Two patients discontinued the study because of an AE: a 600-mg patient was hospitalized for chest pain before receiving study treatment, and a 400-mg patient was withdrawn because of a hip fracture unrelated to study treatment.

There were 24 SAEs during the treatment or follow-up period; none was considered treatment related. Five 600-mg, three 400-mg and six placebo group patients had ≥1 SAE. One death of unknown cause occurred in the placebo group. One 600-mg patient was hospitalized on study day 16 because of ischemic colitis.

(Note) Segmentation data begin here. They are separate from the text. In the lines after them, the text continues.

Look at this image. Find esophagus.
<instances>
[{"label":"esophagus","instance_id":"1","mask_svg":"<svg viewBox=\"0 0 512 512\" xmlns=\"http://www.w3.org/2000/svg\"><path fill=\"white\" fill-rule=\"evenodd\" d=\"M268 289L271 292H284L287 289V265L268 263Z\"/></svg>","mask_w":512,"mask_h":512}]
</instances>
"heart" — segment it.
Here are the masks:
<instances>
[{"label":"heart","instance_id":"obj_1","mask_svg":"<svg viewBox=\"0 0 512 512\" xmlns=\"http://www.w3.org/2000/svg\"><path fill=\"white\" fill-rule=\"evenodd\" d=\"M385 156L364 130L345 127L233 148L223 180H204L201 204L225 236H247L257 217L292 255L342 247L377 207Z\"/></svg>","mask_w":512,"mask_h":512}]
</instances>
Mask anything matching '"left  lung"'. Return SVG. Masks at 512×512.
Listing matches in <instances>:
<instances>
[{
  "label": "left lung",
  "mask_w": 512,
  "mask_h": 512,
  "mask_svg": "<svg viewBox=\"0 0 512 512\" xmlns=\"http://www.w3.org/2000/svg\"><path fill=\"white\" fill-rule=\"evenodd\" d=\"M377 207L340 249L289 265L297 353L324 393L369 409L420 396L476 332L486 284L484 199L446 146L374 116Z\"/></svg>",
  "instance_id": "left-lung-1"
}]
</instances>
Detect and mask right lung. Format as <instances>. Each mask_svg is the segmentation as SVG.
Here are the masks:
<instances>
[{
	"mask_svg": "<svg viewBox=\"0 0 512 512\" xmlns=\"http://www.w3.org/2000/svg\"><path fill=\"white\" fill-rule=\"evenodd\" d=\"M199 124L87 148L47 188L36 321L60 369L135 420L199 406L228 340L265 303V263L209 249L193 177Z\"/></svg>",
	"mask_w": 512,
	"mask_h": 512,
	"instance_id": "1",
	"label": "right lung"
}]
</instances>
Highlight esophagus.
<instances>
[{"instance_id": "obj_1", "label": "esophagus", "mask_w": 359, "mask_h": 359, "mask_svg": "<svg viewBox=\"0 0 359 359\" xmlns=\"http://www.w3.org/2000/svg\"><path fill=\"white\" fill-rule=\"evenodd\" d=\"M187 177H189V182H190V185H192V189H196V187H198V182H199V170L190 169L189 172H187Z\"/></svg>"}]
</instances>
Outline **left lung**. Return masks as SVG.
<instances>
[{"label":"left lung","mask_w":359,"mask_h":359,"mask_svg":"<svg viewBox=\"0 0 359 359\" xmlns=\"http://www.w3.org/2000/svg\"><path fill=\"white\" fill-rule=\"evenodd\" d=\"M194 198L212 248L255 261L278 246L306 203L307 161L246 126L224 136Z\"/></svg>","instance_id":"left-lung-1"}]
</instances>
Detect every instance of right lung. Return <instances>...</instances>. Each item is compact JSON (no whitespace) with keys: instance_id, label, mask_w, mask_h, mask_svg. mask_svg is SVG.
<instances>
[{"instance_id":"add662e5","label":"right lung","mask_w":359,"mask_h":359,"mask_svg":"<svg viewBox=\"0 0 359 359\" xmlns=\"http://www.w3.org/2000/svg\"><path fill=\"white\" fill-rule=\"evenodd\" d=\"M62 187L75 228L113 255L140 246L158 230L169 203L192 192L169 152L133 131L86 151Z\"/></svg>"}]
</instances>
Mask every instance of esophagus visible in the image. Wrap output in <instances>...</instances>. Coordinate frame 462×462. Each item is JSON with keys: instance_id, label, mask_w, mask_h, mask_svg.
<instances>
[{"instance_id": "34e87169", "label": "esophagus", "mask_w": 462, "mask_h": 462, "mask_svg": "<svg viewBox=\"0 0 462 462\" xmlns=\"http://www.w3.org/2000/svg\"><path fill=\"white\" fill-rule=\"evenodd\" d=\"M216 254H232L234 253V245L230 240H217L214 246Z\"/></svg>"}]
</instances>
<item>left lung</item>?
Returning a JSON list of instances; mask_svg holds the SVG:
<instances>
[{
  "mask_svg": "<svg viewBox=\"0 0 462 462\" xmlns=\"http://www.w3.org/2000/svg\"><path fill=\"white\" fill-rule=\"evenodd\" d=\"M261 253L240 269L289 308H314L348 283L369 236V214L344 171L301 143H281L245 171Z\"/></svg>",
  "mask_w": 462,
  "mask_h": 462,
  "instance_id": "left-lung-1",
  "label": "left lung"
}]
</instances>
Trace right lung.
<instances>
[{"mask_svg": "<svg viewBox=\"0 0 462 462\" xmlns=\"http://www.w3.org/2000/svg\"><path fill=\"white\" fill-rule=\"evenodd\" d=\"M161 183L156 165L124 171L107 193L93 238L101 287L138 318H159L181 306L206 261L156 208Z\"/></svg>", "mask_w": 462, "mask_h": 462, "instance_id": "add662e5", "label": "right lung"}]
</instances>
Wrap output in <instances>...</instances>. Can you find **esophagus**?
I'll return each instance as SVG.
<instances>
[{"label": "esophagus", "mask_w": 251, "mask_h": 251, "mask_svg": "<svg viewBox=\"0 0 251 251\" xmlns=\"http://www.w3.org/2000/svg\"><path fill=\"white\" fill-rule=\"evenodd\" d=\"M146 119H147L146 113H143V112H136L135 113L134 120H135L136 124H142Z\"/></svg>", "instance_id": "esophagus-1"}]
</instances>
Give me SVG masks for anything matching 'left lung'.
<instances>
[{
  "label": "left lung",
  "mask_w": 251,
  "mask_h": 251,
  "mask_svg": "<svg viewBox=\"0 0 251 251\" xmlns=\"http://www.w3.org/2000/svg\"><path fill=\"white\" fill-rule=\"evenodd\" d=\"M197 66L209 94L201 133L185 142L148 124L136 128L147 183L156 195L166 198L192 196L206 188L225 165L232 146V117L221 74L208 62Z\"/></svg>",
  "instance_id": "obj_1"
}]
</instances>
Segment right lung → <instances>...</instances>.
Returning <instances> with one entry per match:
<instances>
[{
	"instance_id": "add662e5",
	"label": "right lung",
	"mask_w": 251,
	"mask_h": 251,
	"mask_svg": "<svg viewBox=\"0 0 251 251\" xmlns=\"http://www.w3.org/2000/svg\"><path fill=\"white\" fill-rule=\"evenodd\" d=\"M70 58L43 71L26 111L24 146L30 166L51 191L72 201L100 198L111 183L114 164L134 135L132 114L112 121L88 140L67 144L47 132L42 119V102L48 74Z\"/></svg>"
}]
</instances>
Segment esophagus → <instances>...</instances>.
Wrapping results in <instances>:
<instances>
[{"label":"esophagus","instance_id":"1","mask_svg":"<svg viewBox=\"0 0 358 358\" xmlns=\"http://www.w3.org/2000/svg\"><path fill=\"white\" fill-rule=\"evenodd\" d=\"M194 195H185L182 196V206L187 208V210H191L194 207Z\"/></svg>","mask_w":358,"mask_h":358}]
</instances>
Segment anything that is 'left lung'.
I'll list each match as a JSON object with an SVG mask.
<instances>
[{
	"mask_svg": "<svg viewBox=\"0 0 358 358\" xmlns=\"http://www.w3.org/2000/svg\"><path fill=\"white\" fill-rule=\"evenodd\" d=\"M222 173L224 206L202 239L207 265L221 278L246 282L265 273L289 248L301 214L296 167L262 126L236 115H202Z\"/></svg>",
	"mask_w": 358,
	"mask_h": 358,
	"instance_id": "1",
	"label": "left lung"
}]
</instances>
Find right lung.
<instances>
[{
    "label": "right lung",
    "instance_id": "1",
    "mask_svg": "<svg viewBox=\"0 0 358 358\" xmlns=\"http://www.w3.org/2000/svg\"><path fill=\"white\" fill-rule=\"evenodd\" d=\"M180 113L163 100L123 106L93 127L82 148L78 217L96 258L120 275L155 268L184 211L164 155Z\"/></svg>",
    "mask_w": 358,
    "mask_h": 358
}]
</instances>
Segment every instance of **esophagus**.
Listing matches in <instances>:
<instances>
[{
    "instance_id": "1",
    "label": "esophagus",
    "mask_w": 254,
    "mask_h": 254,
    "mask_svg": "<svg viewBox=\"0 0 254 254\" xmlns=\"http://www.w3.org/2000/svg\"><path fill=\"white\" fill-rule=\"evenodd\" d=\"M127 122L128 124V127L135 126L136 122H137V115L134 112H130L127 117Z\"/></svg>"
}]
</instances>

There were no clinically relevant changes from baseline to end of treatment, within or between treatment groups, in hematology, heart rate or pre-to post-HD weight loss. There were increases in mean creatine phosphokinase levels of 32 IU/L in the 600-mg group, 14 IU/L in the 400-mg group and -4 IU/L in the placebo group. ECG abnormalities assessed as clinically significant were observed at the end of the study in a 400-mg patient.

Discussion

In this placebo-controlled phase 2 study, significant improvement in the primary endpoint of MAP during dialysis was not observed. A benefit with droxidopa treatment compared with placebo was observed in several clinical outcomes with respect to IDH in ESRD patients undergoing thrice-weekly HD. Droxidopa reduced the SBP decreases seen in this population when undergoing HD as shown by the change from baseline in mean pre-/post-HD SBP of +4.8 and +3.4 mm Hg for the 600-mg and 400-mg doses, respectively. Likewise, droxidopa at both doses showed an improvement in change in nadir SBP from pre-HD to intra-HD compared with placebo. In addition, the number of HD terminations decreased from 25% to 3% of patients in the 600-mg group and from 20% to 10% in the 400-mg group, whereas the number of discontinuations stayed at 30% in the placebo group. These data may suggest that droxidopa may have a role in reducing the risk of postdialysis hypotension. It is important to point out that the changes in SBP observed here are from a population of patients with IDH, so the effect of therapy is to partially mitigate the marked reduction in SBP that occurs during dialysis in IDH patients. This is unlike the situation described in a general ESRD population undergoing HD where an absolute increase in post-HD SBP has been shown to independently predict 4-year cardiovascular and all-cause mortality [18].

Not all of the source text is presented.